### Reading passage
Last Updated on Wednesday, 03 April 2019 17:16
Before you even think about what people call climate change and the impacts of such change, there are the exponential changes upon Planet Earth that have taken place just within the time frame of the birth of my great grandparents and my newest great great niece this year. I am not a scientist, and in no way do I intend to explain climate change, which I leave up to those better informed than me. But what I do wish to encourage is that people take notice of how the space around us has changed, how land and sea are different today than what we may remember from years before, and how our lives are changing due to the very real impact of global warming. And further, that based upon personal observations and experiences, we make personal changes in ways that will help save our planet.

[Records from a data collection]
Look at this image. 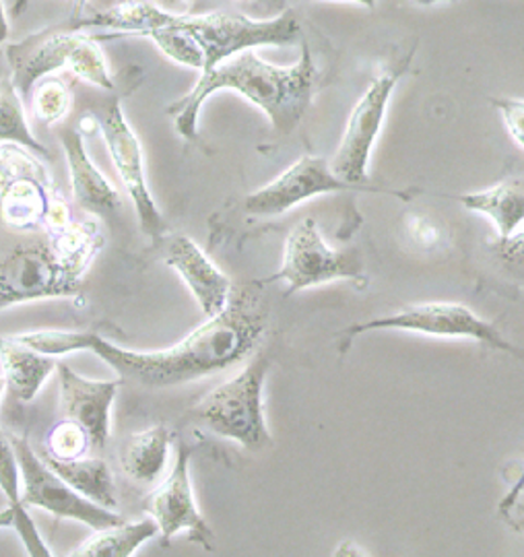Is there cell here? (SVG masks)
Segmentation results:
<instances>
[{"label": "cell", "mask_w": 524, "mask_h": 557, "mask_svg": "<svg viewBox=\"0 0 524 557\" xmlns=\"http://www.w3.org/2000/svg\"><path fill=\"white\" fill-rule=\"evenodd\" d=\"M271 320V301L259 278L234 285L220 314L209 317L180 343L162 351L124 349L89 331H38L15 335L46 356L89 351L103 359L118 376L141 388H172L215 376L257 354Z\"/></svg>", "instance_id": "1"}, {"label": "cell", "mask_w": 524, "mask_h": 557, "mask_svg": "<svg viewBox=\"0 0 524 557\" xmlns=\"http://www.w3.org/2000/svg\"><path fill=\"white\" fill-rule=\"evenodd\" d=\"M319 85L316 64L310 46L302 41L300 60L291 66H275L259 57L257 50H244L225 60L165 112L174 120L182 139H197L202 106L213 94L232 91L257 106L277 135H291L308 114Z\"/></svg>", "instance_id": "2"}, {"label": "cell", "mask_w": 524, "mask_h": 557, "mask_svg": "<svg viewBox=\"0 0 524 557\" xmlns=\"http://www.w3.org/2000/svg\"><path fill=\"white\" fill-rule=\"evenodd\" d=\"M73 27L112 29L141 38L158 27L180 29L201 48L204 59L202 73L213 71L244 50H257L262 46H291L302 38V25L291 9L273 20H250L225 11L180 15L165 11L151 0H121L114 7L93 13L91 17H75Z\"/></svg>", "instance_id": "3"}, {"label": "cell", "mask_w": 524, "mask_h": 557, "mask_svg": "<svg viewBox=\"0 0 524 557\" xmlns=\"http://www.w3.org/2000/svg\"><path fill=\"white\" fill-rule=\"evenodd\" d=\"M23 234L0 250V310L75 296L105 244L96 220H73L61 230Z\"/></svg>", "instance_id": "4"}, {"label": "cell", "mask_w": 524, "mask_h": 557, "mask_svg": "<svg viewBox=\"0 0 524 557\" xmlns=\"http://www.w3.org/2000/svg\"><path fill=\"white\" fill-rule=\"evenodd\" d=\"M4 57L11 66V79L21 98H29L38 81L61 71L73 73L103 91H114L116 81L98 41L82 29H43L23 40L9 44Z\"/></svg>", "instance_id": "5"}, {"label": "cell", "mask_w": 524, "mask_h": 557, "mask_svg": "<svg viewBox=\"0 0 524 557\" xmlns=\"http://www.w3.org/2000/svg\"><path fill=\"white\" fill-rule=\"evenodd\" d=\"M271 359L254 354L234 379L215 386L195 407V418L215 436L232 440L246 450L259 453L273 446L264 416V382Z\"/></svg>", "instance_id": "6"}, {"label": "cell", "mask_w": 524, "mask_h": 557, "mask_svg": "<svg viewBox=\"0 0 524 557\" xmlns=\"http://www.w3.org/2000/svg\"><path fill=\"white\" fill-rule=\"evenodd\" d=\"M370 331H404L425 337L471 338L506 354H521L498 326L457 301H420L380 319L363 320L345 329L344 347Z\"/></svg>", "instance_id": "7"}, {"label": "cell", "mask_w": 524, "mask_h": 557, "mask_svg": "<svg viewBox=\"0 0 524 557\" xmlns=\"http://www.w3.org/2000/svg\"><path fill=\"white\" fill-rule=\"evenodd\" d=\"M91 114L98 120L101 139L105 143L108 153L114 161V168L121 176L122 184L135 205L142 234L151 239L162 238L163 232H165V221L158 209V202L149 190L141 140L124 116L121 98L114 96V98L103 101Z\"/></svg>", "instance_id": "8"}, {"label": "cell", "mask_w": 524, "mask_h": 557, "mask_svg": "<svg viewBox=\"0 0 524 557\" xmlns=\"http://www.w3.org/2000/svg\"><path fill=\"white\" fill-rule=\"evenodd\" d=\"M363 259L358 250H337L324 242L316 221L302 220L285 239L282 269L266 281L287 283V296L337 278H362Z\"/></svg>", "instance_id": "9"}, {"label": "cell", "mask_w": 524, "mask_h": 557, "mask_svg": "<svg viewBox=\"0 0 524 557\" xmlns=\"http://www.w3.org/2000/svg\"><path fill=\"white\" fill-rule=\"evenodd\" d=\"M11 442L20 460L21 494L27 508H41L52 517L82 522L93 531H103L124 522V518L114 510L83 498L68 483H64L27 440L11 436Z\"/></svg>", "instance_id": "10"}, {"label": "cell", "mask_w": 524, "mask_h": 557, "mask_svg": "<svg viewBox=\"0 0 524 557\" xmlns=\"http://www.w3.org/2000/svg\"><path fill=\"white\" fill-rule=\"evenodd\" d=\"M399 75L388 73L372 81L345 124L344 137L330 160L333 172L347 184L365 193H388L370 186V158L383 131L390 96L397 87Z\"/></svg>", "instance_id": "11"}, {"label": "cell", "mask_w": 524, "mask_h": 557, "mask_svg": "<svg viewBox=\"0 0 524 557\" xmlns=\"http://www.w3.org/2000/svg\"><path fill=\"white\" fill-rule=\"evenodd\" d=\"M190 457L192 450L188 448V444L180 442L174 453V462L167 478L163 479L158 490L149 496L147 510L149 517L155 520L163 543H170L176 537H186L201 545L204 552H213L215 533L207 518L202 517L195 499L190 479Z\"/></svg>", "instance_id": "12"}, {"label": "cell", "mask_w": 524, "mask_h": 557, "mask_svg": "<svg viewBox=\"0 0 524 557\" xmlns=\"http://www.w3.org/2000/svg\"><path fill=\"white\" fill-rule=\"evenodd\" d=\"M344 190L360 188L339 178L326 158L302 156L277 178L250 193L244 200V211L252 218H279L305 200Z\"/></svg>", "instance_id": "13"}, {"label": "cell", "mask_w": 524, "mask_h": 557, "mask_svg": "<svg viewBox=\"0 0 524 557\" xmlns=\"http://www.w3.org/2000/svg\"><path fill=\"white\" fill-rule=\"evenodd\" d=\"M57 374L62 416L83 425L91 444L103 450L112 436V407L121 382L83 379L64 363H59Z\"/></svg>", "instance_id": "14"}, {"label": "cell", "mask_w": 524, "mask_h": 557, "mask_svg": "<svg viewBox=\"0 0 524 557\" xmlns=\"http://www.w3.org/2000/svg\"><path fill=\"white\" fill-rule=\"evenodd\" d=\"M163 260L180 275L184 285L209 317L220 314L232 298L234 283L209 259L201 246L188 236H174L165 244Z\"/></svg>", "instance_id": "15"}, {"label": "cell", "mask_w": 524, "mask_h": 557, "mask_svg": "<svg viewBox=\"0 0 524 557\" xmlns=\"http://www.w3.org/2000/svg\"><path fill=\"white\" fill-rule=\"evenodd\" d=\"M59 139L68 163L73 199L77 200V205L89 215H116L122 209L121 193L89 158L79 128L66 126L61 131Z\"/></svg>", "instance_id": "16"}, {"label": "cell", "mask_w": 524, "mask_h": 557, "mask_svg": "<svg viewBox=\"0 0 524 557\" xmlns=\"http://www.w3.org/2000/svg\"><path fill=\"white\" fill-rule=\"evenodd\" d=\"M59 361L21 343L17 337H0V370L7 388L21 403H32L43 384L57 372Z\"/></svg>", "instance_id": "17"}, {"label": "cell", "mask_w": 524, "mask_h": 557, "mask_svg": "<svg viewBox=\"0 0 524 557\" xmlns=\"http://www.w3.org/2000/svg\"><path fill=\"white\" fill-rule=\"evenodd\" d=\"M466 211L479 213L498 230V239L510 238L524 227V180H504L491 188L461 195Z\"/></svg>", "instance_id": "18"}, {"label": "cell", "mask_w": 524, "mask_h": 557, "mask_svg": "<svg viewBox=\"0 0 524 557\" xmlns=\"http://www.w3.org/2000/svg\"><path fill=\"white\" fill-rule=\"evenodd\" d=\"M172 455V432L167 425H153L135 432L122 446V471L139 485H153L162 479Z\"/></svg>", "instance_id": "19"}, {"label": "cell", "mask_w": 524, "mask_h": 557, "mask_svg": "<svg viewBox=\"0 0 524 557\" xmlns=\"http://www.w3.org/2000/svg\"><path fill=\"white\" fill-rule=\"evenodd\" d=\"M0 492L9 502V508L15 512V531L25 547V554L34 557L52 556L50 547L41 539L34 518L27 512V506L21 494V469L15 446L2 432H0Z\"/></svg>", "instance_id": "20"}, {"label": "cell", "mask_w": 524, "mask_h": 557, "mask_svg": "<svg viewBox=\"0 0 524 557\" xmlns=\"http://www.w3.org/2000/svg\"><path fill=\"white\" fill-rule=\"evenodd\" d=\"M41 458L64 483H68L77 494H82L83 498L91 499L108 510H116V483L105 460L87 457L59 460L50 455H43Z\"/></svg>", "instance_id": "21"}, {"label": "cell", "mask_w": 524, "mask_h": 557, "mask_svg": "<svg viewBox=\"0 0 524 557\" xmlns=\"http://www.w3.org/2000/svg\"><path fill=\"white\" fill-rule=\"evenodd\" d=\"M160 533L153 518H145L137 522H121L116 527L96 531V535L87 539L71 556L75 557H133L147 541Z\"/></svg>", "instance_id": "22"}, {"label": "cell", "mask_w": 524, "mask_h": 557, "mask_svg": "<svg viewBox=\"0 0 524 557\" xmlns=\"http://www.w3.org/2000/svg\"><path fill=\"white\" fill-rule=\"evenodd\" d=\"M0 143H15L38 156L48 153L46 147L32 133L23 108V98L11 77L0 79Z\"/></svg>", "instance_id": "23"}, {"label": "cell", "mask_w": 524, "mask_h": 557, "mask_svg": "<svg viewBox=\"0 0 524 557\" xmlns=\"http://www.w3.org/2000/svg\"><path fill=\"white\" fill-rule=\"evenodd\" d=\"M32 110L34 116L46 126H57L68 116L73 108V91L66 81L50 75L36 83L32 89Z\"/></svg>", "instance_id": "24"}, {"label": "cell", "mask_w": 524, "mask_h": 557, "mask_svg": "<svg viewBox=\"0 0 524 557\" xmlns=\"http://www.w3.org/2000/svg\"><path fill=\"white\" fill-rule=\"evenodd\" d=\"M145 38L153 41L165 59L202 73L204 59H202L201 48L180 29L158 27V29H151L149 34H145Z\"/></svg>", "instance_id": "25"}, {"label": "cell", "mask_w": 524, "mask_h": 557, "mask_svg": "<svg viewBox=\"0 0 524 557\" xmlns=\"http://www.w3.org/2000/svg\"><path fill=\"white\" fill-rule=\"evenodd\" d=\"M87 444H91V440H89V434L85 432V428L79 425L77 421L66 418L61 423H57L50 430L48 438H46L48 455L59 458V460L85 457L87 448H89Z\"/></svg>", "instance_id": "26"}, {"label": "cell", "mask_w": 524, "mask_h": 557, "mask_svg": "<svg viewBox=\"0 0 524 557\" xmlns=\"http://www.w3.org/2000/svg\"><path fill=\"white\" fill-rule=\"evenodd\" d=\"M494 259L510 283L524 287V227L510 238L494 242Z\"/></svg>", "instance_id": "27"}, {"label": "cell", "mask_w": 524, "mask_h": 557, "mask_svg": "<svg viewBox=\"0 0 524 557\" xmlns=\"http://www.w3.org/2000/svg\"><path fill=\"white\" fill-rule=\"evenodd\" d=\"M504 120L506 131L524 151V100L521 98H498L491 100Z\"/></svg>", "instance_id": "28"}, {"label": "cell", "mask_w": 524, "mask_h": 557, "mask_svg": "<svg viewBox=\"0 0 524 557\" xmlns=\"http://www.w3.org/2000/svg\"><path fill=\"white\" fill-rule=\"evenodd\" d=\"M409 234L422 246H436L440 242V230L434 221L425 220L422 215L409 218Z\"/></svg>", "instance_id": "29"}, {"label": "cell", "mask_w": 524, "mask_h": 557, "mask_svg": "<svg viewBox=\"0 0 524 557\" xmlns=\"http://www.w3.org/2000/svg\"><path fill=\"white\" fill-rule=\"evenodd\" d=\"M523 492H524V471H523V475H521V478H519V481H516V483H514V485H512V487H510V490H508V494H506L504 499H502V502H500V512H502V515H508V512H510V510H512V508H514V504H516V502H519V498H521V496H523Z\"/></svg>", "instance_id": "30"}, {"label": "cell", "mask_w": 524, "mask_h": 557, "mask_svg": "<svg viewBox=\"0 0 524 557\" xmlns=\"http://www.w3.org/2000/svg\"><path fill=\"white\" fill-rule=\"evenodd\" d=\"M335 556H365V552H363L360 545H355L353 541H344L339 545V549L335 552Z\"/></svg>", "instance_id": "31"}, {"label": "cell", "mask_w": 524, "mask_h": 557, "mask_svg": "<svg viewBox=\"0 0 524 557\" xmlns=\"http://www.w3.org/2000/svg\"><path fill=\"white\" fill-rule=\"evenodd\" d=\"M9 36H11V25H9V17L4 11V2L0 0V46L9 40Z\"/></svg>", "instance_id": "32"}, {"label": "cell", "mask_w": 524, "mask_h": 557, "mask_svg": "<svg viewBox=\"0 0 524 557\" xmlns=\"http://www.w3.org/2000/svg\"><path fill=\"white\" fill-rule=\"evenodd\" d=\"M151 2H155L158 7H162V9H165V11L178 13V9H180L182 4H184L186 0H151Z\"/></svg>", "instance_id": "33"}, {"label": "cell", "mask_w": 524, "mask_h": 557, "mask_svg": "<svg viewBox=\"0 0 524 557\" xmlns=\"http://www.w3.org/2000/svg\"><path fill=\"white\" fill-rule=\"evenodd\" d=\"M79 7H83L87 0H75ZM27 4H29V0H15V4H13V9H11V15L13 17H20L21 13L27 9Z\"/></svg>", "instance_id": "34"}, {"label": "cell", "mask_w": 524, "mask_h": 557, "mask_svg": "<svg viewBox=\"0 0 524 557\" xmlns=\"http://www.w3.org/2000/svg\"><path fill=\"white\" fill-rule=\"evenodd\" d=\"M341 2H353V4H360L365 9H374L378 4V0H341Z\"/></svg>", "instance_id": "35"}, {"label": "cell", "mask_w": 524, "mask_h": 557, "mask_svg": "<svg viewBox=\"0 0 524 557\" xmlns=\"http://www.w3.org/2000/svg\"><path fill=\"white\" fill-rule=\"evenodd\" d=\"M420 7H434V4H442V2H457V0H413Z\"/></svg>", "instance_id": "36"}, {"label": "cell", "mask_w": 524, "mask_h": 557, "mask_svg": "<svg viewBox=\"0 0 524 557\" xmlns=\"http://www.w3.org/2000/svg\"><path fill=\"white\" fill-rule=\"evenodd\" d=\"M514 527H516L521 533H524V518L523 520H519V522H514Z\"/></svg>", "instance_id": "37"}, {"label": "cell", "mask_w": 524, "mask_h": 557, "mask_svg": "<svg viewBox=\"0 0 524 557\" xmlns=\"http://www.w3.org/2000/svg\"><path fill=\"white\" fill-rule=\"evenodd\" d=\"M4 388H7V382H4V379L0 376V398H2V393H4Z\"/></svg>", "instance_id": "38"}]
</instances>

### Your objective
Could you carry on the passage about noticing how the planet has changed, picking up after its final sentence? None of these entries are needed here.

### Expected output
As a little girl some of my earliest happy memories are walking through the woods behind our house to the baseball field to watch my brother play ball. Along the way there were all kinds of colorful butterflies, creepy crawly ugly bugs, beautiful wild flowers, stinky wild onion greens, slimy frogs, thick moist grasses, lovely singing birds, chattering gray squirrels and so many, many trees including a natural arbor that I was sure belonged to a forest fairy. On a sunny day the sky was the most brilliant of blue. Traveling back to my childhood home last year, I visited my house which still stands but the woods have been replaced by more houses and other buildings. The clear sky seemed a pale imitation of my deep blue memory. Returning to a Florida beach I have visited for decades, I saw scraps of plastic, pieces of fishing net, the remains of an old fishing boat, and hundreds of sea shells all the same color strewn across the shoreline. I recalled when I walked that same beach in my childhood and saw starfish, sand dollars and a variety of seashells with so many different shapes, colors and sizes. And there was that deep blue sky.
Two films really brought home to me how dramatically the face of the Earth, not just my neighborhood, has changed during my lifetime. The first film, THE BIGGEST LITTLE FARM (USA 2018), made me long for my grandfather’s tasty fresh vegetables grown in our backyard and a simple walk in the verdant woods. The second film, ANTHROPOCENE: THE HUMAN EPOCH (Canada 2018) made me yearn for a stroll along that wide, pristine, white sand Florida beach covered in living creatures washed up by gentle waves.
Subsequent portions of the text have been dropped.